-- AIM OF THE EXERCISE --
Rewrite each of the entries below, replacing "closest" with "nearest" and leaving everything else unchanged.

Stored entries
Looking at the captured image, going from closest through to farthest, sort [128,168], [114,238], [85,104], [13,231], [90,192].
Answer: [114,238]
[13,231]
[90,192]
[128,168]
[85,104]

-- WORKED SOLUTION --
Looking at the captured image, going from nearest through to farthest, sort [128,168], [114,238], [85,104], [13,231], [90,192].
Answer: [114,238]
[13,231]
[90,192]
[128,168]
[85,104]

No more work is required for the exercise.